Spatial question listing:

━━━━━━━━

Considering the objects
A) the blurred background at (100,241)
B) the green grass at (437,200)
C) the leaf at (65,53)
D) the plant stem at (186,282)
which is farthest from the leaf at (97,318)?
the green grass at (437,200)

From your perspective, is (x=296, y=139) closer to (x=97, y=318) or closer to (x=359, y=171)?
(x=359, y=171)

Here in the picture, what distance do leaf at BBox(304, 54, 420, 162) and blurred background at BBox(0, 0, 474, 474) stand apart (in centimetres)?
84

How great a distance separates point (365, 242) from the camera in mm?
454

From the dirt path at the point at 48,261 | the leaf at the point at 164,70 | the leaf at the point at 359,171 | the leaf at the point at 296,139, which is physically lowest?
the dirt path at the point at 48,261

━━━━━━━━

Quote verbatim every line of the listing from the line containing "From the dirt" through the final line of the listing, both inclusive.

FINAL RESULT:
From the dirt path at the point at 48,261 | the leaf at the point at 164,70 | the leaf at the point at 359,171 | the leaf at the point at 296,139, which is physically lowest?
the dirt path at the point at 48,261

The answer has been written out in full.